Task objective
Transcribe the lines of the records starting with the one that has "Of the black" in it and ending with the last, and transcribe nothing else.

Data
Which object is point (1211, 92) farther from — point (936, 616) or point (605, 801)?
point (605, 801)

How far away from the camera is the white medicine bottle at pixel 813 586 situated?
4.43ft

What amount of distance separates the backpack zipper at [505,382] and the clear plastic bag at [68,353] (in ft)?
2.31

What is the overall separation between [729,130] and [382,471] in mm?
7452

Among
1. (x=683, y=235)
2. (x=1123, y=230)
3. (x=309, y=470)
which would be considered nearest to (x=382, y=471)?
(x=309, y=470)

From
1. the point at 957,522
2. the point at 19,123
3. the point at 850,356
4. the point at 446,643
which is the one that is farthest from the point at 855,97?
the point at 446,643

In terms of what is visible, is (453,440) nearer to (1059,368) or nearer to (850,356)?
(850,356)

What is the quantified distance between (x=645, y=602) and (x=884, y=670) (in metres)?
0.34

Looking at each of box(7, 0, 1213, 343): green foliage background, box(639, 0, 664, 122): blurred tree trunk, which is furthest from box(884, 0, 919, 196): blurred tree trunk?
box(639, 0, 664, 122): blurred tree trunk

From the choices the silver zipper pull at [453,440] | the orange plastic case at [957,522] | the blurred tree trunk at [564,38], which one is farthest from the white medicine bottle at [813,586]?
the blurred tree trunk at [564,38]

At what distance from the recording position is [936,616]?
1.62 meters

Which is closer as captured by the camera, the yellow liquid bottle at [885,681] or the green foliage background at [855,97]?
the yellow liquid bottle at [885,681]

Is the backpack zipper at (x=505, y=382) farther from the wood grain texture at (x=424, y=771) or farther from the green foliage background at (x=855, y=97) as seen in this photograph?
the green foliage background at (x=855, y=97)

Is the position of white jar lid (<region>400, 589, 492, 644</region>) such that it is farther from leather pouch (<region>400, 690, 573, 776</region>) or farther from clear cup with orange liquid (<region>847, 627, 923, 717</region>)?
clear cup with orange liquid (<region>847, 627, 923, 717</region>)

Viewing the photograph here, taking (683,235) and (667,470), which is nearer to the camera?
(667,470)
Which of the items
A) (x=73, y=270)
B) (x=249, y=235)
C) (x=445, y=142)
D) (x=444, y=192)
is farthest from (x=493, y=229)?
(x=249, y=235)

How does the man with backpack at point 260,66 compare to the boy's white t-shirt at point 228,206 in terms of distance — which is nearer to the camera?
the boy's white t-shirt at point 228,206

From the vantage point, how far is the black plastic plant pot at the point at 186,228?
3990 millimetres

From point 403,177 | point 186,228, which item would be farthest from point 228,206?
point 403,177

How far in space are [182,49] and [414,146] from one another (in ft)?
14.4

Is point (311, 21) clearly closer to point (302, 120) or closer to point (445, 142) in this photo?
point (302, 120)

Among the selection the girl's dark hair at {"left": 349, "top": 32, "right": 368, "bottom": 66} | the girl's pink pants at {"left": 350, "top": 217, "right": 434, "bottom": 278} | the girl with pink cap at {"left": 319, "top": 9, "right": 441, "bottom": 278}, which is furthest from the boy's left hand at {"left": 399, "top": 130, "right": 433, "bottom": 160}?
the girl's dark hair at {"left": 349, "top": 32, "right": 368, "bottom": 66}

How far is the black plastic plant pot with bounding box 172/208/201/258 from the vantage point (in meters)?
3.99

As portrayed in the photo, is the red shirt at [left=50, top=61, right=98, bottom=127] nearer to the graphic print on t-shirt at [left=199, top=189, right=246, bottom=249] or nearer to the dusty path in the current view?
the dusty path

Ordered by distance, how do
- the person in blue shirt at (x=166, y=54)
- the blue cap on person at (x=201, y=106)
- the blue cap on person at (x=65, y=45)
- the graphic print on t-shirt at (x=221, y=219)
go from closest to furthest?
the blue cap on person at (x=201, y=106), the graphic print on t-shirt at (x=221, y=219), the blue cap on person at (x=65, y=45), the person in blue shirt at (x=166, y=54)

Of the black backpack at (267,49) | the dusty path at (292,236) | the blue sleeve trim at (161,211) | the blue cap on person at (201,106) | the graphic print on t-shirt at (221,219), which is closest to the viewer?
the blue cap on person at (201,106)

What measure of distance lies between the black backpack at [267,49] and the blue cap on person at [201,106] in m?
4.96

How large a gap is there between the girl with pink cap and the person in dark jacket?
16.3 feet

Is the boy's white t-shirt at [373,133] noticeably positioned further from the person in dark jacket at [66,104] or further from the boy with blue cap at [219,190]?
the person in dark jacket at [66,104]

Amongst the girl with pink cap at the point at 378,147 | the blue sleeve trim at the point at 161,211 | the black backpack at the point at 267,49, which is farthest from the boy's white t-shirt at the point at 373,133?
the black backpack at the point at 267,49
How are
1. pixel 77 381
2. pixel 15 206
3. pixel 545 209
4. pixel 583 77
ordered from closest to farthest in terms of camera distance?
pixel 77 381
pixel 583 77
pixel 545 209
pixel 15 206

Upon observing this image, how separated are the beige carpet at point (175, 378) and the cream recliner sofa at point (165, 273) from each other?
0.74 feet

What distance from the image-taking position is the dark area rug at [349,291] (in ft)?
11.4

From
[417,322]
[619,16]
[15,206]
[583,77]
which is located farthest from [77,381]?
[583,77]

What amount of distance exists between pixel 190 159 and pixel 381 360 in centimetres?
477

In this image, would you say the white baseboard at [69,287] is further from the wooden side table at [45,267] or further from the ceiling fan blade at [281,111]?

Task result
Of the black backpack at (267,49) | the dusty path at (292,236) | the blue sleeve trim at (161,211) | the blue cap on person at (201,106) | the graphic print on t-shirt at (221,219), which is closest to the viewer?
the blue cap on person at (201,106)

What measure of distance lies between the black backpack at [267,49] and the blue cap on person at [201,106] in m?
4.96

How large a gap is there between the girl with pink cap and the person in dark jacket?
16.3 feet

Is the boy's white t-shirt at [373,133] noticeably positioned further from the person in dark jacket at [66,104] or further from the boy with blue cap at [219,190]?
the person in dark jacket at [66,104]

Amongst the girl with pink cap at the point at 378,147 | the blue sleeve trim at the point at 161,211 | the black backpack at the point at 267,49, which is farthest from the boy's white t-shirt at the point at 373,133?
the black backpack at the point at 267,49
How are
1. pixel 77 381
2. pixel 15 206
3. pixel 545 209
4. pixel 583 77
ordered from closest to farthest in terms of camera distance?
pixel 77 381
pixel 583 77
pixel 545 209
pixel 15 206

Upon observing this image, how separated are the beige carpet at point (175, 378) and the cream recliner sofa at point (165, 273) from each other?
0.74 feet

What distance from the image-taking position is the dark area rug at [349,291] (in ft)?
11.4

From
[417,322]
[619,16]
[15,206]
[583,77]
which is located farthest from [77,381]?
[583,77]

What amount of distance exists between pixel 190 159 and pixel 381 360 in centimetres?
477

In this image, would you say the white baseboard at [69,287] is further from the wooden side table at [45,267] or further from the ceiling fan blade at [281,111]?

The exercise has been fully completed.